:: WHAT THIS EXERCISE ASKS ::
A. In the text on killing groups of processes, rewrite the passage that begins at the words "This is called" and ends after "processes start dying~~.", changing "thundering herd" to "cascading failure".
B. Write the next part of the text on killing groups of processes, picking up after its final sentence.

== A clever way of killing groups of processes

While reading parts of the [[systemd source code
https://github.com/systemd/systemd/]] that handle [[late stage
shutdown ../linux/SystemdShutdownWatchdog]], I ran across an oddity
in the code that's used to kill all remaining processes. A simplified
version of the code looks like this:

.pn prewrap on

>  void broadcast_signal(int sig, [...]) {
>     [...]
>     kill(-1, SIGSTOP);
>
>     killall(sig, pids, send_sighup);
>
>     kill(-1, SIGCONT);
>     [...]
>  }

(I've removed error checking and some other things; you can see
the original [[here
https://github.com/systemd/systemd/blob/master/src/core/killall.c]].)

This is called to send signals like _SIGTERM_ and _SIGKILL_ to
everything. At first the use of _SIGSTOP_ and _SIGCONT_ puzzled me,
and I wondered if there was some special behavior in Linux if you
_SIGTERM_'d [[a _SIGSTOP_'d process SIGSTOPUsesAndCautions]]. Then
the penny dropped; ~~by _SIGSTOP_ing processes first, we're avoiding
any thundering herd problems when processes start dying~~.

:: RECORD SET ::
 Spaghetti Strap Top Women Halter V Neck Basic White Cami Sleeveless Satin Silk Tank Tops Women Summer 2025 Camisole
==
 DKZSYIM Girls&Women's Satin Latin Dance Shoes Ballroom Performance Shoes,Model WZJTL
---
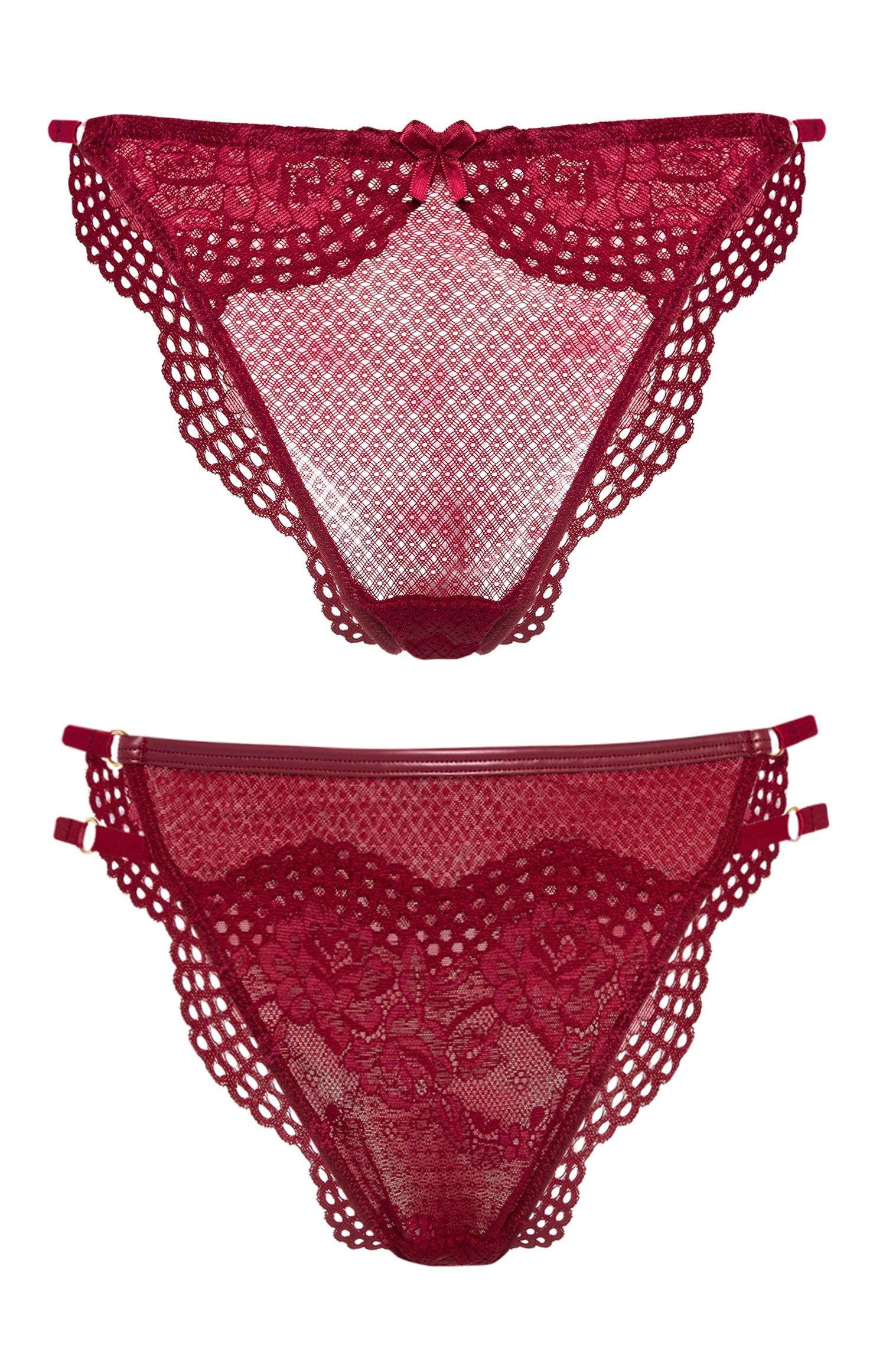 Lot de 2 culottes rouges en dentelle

:: YOUR RESPONSES ::
A.
This is called to send signals like _SIGTERM_ and _SIGKILL_ to
everything. At first the use of _SIGSTOP_ and _SIGCONT_ puzzled me,
and I wondered if there was some special behavior in Linux if you
_SIGTERM_'d [[a _SIGSTOP_'d process SIGSTOPUsesAndCautions]]. Then
the penny dropped; ~~by _SIGSTOP_ing processes first, we're avoiding
any cascading failure problems when processes start dying~~.

B.
Even if you use _kill(-1, <signal>)_, the kernel doesn't necessarily
guarantee that all processes will receive the signal at once before
any of them are scheduled. So imagine you have a shell pipeline
that's remained intact all the way into late-stage shutdown, and
all of the processes involved in it are blocked:

>  proc1 | proc2 | proc3 | proc4 | proc5

It's perfectly valid for the kernel to deliver a _SIGTERM_ to
_proc1_, immediately kill the process because it has no signal
handler, close _proc1_'s standard output pipe as part of process
termination, and then wake up _proc2_ because now its standard input
has hit end-of-file, even though either you or the kernel will very
soon send _proc2_ its own _SIGTERM_ signal that will cause it to
die in turn. This and similar cases, such as a parent waiting for
children to exit, can easily lead to [[highly unproductive system
thrashing ../sysadmin/KillOrderImportance]] as processes are woken
up unnecessarily. And if a process has a _SIGTERM_ signal handler,
the kernel will of course schedule it to wake up and may start it
running immediately, especially on a multi-core system.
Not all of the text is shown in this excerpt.